_Excerpted text_
“Queering the Life Course” would have been a way better title than what I actually slapped on my poor paper for this year’s AAA. Sure, you may not be any more interested in “queering the life course” than in my actual title, which is, unfortunately, “Quotidian Present or Normative Future.”[ETA: jk! see note below!] But queering the life course approach is exactly what I’m hoping to do, so it still would have been a better title.
Another title I might have gone with is, “An analysis of 10th grade moments in urban Quito.” Or, because I set the bar pretty low, “Bailando, Happy Birthday, and a solo violin: three (queer?) times in a 10th grade age horizon.” At least those titles more accurately reflect that the majority of this presentation will be storytelling and not jargon.

FB meme that made the rounds a few years ago …
Strained titles aside, I am very excited to get up and get evocative about interactions with three of my informants from Colegio Conquistador, a municipal high school in downtown Quito where I did my doctoral research. When I was in the field, I had one of those cool things happen where an everyday interaction that I observed gradually appeared a lot more meaningful. It turns out it makes a great story. And, adding cake to that icing, it’s a great story that I think makes a strong case for a particular methodological approach to analyzing age. Specifically, it’s great for showing how to add queer phenomenology to the life course approach.

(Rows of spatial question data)
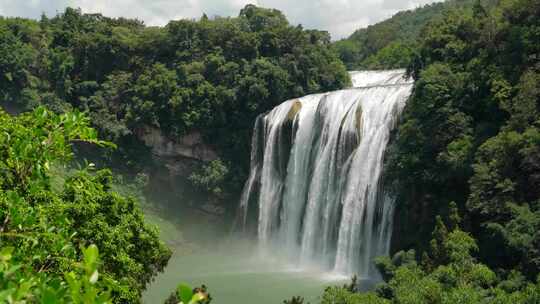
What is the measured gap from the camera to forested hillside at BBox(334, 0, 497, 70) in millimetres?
50219

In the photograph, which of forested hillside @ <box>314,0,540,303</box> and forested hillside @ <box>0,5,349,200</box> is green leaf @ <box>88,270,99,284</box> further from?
forested hillside @ <box>0,5,349,200</box>

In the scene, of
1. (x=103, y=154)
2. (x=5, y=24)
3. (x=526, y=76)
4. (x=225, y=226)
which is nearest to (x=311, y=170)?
(x=225, y=226)

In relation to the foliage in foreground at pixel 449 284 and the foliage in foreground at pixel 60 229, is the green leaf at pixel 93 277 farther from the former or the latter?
the foliage in foreground at pixel 449 284

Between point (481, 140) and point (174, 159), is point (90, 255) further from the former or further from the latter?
point (174, 159)

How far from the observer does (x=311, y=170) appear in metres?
28.1

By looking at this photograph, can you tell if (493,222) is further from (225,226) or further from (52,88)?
(52,88)

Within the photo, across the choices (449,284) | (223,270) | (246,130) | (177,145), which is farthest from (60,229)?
(177,145)

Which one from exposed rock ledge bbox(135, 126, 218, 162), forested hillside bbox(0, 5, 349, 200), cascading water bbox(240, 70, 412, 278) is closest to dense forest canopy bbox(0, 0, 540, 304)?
forested hillside bbox(0, 5, 349, 200)

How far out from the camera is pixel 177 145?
119ft

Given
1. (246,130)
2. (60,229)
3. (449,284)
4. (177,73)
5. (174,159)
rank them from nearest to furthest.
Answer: (60,229)
(449,284)
(246,130)
(174,159)
(177,73)

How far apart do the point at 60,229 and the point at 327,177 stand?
2202 cm

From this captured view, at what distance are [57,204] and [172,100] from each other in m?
25.9

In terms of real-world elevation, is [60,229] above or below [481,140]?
above

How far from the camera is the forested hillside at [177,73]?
35.5 m
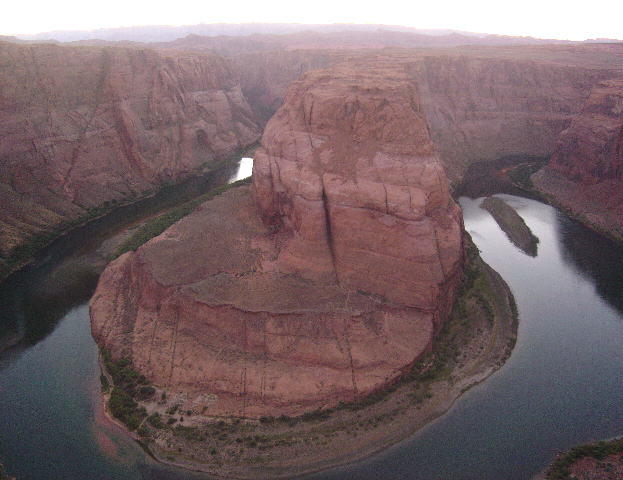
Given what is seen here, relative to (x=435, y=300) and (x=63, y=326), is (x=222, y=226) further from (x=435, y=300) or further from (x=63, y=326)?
(x=435, y=300)

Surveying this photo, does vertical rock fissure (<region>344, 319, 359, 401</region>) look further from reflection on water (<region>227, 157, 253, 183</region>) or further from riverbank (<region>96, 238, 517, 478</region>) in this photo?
reflection on water (<region>227, 157, 253, 183</region>)

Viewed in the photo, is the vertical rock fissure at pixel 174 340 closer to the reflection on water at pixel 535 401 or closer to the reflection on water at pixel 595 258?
the reflection on water at pixel 535 401

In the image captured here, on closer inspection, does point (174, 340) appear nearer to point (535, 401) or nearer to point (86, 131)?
point (535, 401)

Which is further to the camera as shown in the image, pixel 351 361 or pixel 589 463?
pixel 351 361

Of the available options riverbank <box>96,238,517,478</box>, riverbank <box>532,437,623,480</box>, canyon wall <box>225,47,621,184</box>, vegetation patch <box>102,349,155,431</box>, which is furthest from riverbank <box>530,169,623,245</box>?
vegetation patch <box>102,349,155,431</box>

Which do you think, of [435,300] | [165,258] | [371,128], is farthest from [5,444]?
[371,128]

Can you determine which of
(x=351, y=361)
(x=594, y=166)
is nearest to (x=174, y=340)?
(x=351, y=361)

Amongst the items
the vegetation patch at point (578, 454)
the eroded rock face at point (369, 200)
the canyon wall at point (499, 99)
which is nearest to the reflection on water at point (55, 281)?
the eroded rock face at point (369, 200)
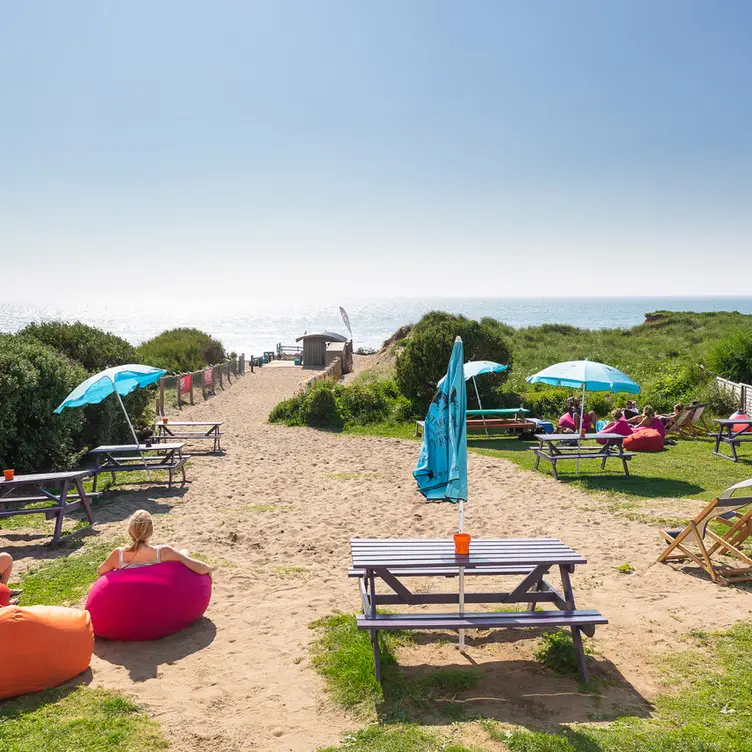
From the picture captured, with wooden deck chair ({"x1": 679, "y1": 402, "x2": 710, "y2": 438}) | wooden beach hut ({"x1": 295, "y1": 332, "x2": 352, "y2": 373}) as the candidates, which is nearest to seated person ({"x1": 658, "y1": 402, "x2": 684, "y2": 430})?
wooden deck chair ({"x1": 679, "y1": 402, "x2": 710, "y2": 438})

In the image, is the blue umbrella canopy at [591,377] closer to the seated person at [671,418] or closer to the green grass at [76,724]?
the seated person at [671,418]

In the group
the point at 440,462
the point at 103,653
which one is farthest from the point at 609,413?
the point at 103,653

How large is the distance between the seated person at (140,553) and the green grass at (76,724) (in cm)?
112

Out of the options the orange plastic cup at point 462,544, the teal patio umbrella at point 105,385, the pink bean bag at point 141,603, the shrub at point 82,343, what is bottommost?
the pink bean bag at point 141,603

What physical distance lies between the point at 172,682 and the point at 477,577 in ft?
10.9

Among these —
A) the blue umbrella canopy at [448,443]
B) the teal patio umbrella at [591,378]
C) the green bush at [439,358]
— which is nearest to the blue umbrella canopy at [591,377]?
the teal patio umbrella at [591,378]

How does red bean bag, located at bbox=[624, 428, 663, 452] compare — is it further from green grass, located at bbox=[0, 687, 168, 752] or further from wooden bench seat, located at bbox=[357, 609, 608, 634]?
green grass, located at bbox=[0, 687, 168, 752]

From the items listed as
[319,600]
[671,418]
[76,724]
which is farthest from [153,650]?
[671,418]

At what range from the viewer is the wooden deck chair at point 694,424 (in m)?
14.8

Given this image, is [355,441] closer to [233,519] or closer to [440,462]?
[233,519]

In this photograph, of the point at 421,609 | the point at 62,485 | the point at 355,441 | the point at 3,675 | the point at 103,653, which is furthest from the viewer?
the point at 355,441

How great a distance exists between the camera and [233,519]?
8.87 meters

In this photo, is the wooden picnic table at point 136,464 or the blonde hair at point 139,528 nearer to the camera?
the blonde hair at point 139,528

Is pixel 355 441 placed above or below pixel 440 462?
below
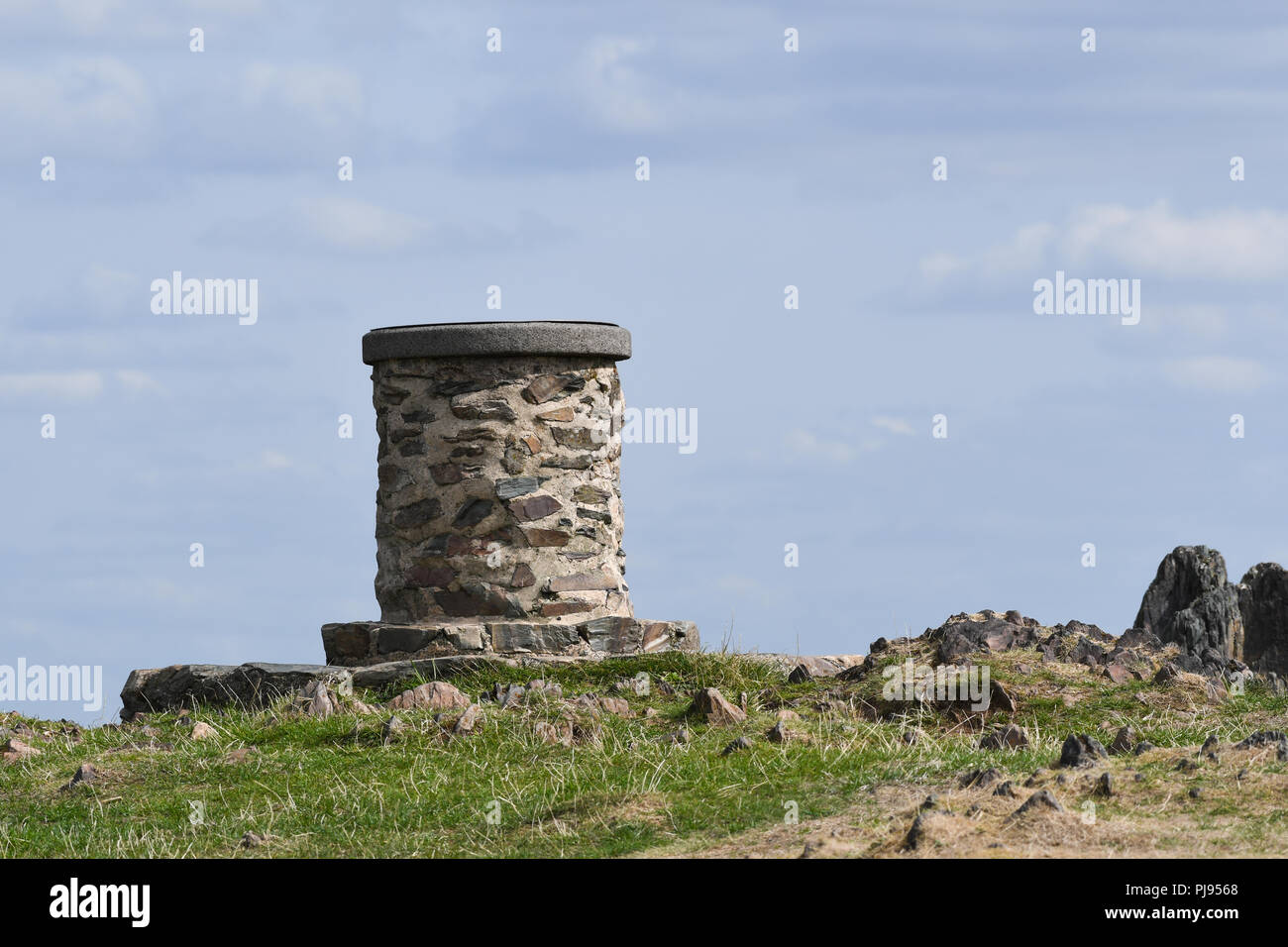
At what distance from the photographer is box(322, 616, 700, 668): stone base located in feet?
40.0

_Tasks_
**a.** According to the blog post, where is Colegio Conquistador located?
**b.** Output the passage of the blog post that begins at the words "FB meme that" and ends after the words "life course approach.".
Base every answer solely on the blog post.

_Results for the exercise_
**a.** It is in downtown Quito.

**b.**
FB meme that made the rounds a few years ago …
Strained titles aside, I am very excited to get up and get evocative about interactions with three of my informants from Colegio Conquistador, a municipal high school in downtown Quito where I did my doctoral research. When I was in the field, I had one of those cool things happen where an everyday interaction that I observed gradually appeared a lot more meaningful. It turns out it makes a great story. And, adding cake to that icing, it’s a great story that I think makes a strong case for a particular methodological approach to analyzing age. Specifically, it’s great for showing how to add queer phenomenology to the life course approach.